Pothole Damage Claims Rarely Succeed

Pothole Damage Claims Rarely Succeed (Image 1)

After a long career in state and local government, Mike Rankin knows his way around public bureaucracies. 

But he’s been unable to navigate through a claim against the City of Columbus for car damage from a pothole he hit on Sawmill Road in March.

Rankin says the pothole had been there for several weeks. 

“I hit it and immediately knew I blew that tire,” Rankin said.

His claim against the city for $355 was denied. In a letter to Rankin, a claims investigator with the Department of Public Service wrote that “the party claiming damage must prove that either the City had actual or constructive notice of the pothole and failed to respond in a reasonable amount of time, or responded in a negligent manner or that the City, in a general sense, maintains its roadways negligently. 

“Based on the calls and records of the 311 call center, all service requests for the pothole located near the intersection of Sawmill Rd and Summer Dr., specifically pothole repair WO#15-007494, was closed due to repairs made within a reasonable time.”

The city says it’s following state law. But Rankin argues that given the heavy volume of traffic on Sawmill Road, including all kinds of city vehicles carrying city employees who were sure to notice the pothole, the city had to have had “constructive” notice.

Rankin says the pothole had been there for weeks and even if no other motorists had called the 311 call center, the city still should have known.

“You have snow plows, you have street repair folks, you have city police and fire that go by there and I can’t imagine that somebody didn’t report that hole,” Rankin says.

But denying claims of pothole damage is something the city is good at.
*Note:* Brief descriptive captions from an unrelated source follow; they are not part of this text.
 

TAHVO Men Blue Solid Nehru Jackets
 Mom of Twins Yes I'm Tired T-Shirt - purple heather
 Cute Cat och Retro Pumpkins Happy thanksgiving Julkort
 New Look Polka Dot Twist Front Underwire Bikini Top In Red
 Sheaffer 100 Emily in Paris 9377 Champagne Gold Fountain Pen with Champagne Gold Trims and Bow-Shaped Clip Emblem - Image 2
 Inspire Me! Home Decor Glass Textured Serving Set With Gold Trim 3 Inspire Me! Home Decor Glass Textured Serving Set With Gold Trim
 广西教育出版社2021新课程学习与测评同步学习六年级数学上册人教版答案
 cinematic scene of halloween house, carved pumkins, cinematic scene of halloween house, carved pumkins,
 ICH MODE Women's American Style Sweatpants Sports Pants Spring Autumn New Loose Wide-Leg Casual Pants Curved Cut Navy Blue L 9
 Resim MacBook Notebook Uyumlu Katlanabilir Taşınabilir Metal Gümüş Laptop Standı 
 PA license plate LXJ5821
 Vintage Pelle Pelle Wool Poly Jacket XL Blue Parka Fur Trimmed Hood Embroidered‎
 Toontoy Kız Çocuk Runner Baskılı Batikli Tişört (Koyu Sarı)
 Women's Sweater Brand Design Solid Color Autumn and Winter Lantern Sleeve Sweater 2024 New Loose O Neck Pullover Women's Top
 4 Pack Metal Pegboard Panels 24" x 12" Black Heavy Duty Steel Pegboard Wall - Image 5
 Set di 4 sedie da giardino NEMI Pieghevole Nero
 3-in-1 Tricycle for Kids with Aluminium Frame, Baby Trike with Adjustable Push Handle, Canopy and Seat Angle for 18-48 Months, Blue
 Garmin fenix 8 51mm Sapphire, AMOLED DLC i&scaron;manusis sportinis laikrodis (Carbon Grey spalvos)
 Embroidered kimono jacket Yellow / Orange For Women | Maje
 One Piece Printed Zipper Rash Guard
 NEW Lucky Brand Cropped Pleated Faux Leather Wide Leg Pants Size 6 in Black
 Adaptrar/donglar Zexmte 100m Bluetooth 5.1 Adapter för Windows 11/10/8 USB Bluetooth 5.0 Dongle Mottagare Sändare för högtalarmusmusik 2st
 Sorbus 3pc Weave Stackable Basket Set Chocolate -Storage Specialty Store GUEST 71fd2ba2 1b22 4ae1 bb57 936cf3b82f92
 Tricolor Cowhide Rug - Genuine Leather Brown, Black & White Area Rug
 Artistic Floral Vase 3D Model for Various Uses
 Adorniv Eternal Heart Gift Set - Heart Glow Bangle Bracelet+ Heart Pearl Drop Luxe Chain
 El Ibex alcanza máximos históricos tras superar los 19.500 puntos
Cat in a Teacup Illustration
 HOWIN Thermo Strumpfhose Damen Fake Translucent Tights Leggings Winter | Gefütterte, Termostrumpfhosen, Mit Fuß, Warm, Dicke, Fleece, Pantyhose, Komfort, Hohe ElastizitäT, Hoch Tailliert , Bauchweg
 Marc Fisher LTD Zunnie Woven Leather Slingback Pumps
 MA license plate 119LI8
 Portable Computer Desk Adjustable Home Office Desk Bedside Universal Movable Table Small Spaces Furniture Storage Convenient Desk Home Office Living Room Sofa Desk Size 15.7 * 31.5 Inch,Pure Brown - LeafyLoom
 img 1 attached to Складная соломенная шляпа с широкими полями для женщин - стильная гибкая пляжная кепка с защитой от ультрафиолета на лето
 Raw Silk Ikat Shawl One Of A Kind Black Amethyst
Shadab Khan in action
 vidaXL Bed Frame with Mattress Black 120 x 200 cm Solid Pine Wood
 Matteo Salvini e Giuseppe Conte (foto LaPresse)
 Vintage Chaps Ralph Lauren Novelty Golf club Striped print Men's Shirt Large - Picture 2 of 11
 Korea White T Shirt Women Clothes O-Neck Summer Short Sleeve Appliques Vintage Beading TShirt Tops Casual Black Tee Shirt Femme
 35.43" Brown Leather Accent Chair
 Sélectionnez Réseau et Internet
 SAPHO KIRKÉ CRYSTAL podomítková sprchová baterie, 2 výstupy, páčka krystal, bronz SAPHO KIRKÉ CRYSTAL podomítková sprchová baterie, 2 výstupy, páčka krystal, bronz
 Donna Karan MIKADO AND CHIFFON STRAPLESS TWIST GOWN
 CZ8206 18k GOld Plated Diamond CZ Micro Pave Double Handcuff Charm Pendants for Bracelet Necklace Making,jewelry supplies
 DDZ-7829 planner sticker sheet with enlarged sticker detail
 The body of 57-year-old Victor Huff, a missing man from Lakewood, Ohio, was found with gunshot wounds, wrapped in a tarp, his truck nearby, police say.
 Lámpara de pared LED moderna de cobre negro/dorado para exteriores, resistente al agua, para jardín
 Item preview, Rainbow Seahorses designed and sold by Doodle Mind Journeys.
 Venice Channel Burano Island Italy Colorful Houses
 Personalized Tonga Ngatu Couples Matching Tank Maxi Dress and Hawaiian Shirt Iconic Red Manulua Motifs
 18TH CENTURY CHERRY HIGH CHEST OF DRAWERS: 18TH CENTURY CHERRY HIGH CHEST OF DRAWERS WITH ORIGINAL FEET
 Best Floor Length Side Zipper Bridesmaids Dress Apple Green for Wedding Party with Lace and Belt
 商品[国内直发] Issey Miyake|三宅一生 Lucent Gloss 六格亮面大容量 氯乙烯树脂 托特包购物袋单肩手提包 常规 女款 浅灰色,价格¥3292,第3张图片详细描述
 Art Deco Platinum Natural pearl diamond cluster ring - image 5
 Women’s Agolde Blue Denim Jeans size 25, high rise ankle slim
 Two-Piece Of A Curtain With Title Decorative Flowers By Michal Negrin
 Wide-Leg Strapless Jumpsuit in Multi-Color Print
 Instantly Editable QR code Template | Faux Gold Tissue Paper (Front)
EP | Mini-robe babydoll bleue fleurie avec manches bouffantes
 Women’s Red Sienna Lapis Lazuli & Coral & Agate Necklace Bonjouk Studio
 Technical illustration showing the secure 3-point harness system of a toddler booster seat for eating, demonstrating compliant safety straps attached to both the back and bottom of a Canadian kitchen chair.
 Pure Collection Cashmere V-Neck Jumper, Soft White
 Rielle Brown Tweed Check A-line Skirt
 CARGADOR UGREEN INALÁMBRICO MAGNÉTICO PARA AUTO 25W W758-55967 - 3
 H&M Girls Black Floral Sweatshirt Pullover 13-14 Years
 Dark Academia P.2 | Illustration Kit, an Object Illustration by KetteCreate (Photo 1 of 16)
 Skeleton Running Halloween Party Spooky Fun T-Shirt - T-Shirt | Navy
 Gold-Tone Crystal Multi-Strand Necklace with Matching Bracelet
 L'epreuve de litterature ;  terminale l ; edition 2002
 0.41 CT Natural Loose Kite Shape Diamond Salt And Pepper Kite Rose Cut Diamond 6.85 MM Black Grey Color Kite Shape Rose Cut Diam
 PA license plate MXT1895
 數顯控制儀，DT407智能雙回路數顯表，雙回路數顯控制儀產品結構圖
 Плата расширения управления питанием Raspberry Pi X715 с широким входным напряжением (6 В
Hundreds of claims have been filed since January 1, 2013 but only one claim, for about $232, has been paid.

The city tells Rankin that if he wants to pursue additional information he’ll have to file public records requests with six different city departments.

“I don’t pay my taxes to six different city agencies,” he said. “I think that’s just unreasonable, number one–and secondly it’s just bad customer service.”